Analyze the time complexity of the following operation sequence.
-- Create a tag
CREATE TAG IF NOT EXISTS sensitive_data;
-- Apply tag to multiple tables
DECLARE tables CURSOR FOR SELECT TABLE_NAME FROM information_schema.tables WHERE table_schema = 'SALES';
DECLARE table_name STRING;
BEGIN
OPEN tables;
LOOP
FETCH tables INTO table_name;
IF (SQLCODE != 0) THEN
LEAVE;
END IF;
EXECUTE IMMEDIATE 'ALTER TABLE IDENTIFIER(?, ?) SET TAG sensitive_data = ''true''' USING 'SALES', table_name;
END LOOP;
CLOSE tables;
END;
This sequence creates a tag and applies it to every table in a schema.
Identify the API calls, resource provisioning, data transfers that repeat.
- Primary operation: Applying the tag to each table with ALTER TABLE SET TAG.
- How many times: Once for each table in the schema.

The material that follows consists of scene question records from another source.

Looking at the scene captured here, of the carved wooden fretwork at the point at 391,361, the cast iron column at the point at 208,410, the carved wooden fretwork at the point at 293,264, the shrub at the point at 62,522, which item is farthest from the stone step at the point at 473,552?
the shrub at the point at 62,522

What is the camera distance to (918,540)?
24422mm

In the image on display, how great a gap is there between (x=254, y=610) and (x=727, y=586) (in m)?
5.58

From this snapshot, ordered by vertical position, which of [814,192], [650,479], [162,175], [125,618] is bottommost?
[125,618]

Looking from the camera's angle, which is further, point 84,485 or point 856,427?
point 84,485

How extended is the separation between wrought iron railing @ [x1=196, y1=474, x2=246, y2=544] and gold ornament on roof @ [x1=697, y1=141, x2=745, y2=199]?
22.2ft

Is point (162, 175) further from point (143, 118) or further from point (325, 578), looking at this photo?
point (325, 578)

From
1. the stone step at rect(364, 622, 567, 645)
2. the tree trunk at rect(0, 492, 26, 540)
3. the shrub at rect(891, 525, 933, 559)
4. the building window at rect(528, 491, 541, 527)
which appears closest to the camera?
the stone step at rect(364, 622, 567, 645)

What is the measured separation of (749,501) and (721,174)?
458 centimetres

As the number of tables grows, the number of tag applications grows the same way.
| Input Size (n) | Approx. Api Calls/Operations |
|---|---|
| 10 | 10 ALTER TABLE SET TAG calls |
| 100 | 100 ALTER TABLE SET TAG calls |
| 1000 | 1000 ALTER TABLE SET TAG calls |
Pattern observation: The number of operations grows directly with the number of tables.
Time Complexity: O(n)
This means the time to tag all tables grows in a straight line as the number of tables increases.
[X] Wrong: "Applying a tag to many tables happens all at once, so time stays the same no matter how many tables."
[OK] Correct: Each table needs its own tag operation, so more tables mean more work and more time.
Understanding how tagging scales helps you plan and explain data governance tasks clearly in real projects.
"What if we tagged columns instead of tables? How would the time complexity change?"